● **PROBLEM**
In the copy you make, include no pictures, and transcribe every record exactly.
BEGIN DATA PROVIDED
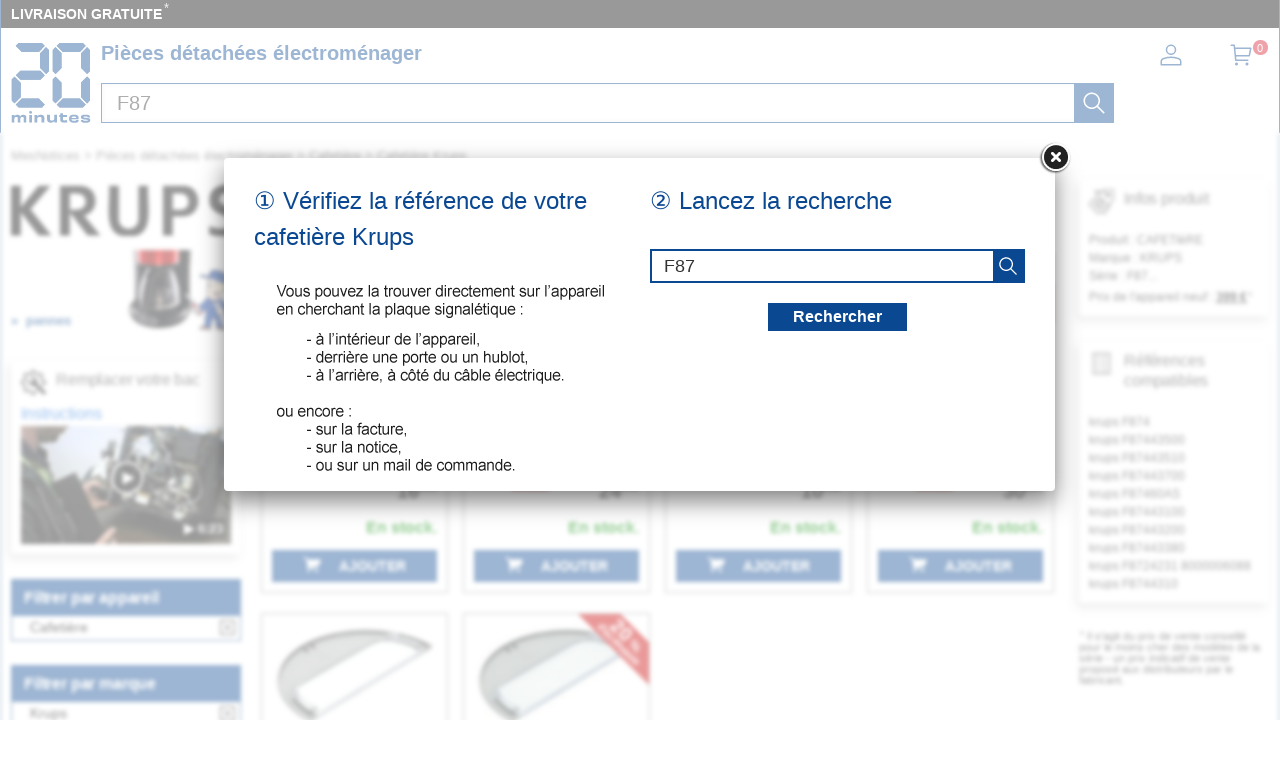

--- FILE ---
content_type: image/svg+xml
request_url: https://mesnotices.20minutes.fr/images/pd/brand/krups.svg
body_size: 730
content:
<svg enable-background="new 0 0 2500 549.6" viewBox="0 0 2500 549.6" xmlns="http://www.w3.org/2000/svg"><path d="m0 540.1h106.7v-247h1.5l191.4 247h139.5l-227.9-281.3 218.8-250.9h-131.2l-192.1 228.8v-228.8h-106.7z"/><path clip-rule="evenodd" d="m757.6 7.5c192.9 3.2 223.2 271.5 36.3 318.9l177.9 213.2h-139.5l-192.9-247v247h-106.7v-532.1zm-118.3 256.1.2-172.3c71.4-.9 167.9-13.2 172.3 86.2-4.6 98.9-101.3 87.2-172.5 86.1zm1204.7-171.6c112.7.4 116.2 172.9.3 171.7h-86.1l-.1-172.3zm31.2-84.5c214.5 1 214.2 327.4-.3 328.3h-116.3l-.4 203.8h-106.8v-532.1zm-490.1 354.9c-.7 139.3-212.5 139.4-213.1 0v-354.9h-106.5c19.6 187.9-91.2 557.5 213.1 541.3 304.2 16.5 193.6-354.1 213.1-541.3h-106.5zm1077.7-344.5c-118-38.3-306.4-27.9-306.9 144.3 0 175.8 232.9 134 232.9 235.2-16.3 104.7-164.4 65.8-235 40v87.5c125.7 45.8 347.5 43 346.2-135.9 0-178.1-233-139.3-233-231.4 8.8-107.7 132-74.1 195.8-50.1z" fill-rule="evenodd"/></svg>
END DATA PROVIDED
● **RESPONSE TO THIS EXERCISE**
--- FILE ---
content_type: image/svg+xml
request_url: https://mesnotices.20minutes.fr/images/pd/brand/krups.svg
body_size: 730
content:
<svg enable-background="new 0 0 2500 549.6" viewBox="0 0 2500 549.6" xmlns="http://www.w3.org/2000/svg"><path d="m0 540.1h106.7v-247h1.5l191.4 247h139.5l-227.9-281.3 218.8-250.9h-131.2l-192.1 228.8v-228.8h-106.7z"/><path clip-rule="evenodd" d="m757.6 7.5c192.9 3.2 223.2 271.5 36.3 318.9l177.9 213.2h-139.5l-192.9-247v247h-106.7v-532.1zm-118.3 256.1.2-172.3c71.4-.9 167.9-13.2 172.3 86.2-4.6 98.9-101.3 87.2-172.5 86.1zm1204.7-171.6c112.7.4 116.2 172.9.3 171.7h-86.1l-.1-172.3zm31.2-84.5c214.5 1 214.2 327.4-.3 328.3h-116.3l-.4 203.8h-106.8v-532.1zm-490.1 354.9c-.7 139.3-212.5 139.4-213.1 0v-354.9h-106.5c19.6 187.9-91.2 557.5 213.1 541.3 304.2 16.5 193.6-354.1 213.1-541.3h-106.5zm1077.7-344.5c-118-38.3-306.4-27.9-306.9 144.3 0 175.8 232.9 134 232.9 235.2-16.3 104.7-164.4 65.8-235 40v87.5c125.7 45.8 347.5 43 346.2-135.9 0-178.1-233-139.3-233-231.4 8.8-107.7 132-74.1 195.8-50.1z" fill-rule="evenodd"/></svg>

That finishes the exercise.